# Phase 3: Descriptor Calculation and Dataset Preparation
Shreya Das

In phase 3, we will be calculating the molecular descriptors which will act like quantitative description of the drugs in the dataset. Then we will prepare this dataset for the next phase.

NOTE: The structure and layout of this phase and the project is inspired by The Data Professor on Youtube. The findings for RET molecules and drugs are original and investigated by the author (Shreya Das).

## 1. Download PaDEL-Descriptor
PaDEL Descriptor is a software that is used to calculate molecular descriptors and fingerprints. **Molecular fingerprints** are calculated values that represent the molecules in chemical space and their associated chemical properties.
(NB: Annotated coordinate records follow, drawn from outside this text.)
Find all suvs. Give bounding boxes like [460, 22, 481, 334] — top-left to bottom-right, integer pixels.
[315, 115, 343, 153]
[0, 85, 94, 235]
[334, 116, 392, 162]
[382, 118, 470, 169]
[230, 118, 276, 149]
This is what we will use to calculate the molecular descriptors of each of the RET inhibitors in our previous datasets, in order to provide training data for our ML model in the next phase.

In [None]:
! wget https://github.com/dataprofessor/bioinformatics/raw/master/padel.zip
! wget https://github.com/dataprofessor/bioinformatics/raw/master/padel.sh

--2024-09-03 14:28:03--  https://github.com/dataprofessor/bioinformatics/raw/master/padel.zip
Resolving github.com (github.com)... 140.82.116.3
Connecting to github.com (github.com)|140.82.116.3|:443... connected.
HTTP request sent, awaiting response... 302 Found
Location: https://raw.githubusercontent.com/dataprofessor/bioinformatics/master/padel.zip [following]
--2024-09-03 14:28:03--  https://raw.githubusercontent.com/dataprofessor/bioinformatics/master/padel.zip
Resolving raw.githubusercontent.com (raw.githubusercontent.com)... 185.199.108.133, 185.199.109.133, 185.199.110.133, ...
Connecting to raw.githubusercontent.com (raw.githubusercontent.com)|185.199.108.133|:443... connected.
HTTP request sent, awaiting response... 200 OK
Length: 25768637 (25M) [application/zip]
Saving to: ‘padel.zip’


2024-09-03 14:28:03 (141 MB/s) - ‘padel.zip’ saved [25768637/25768637]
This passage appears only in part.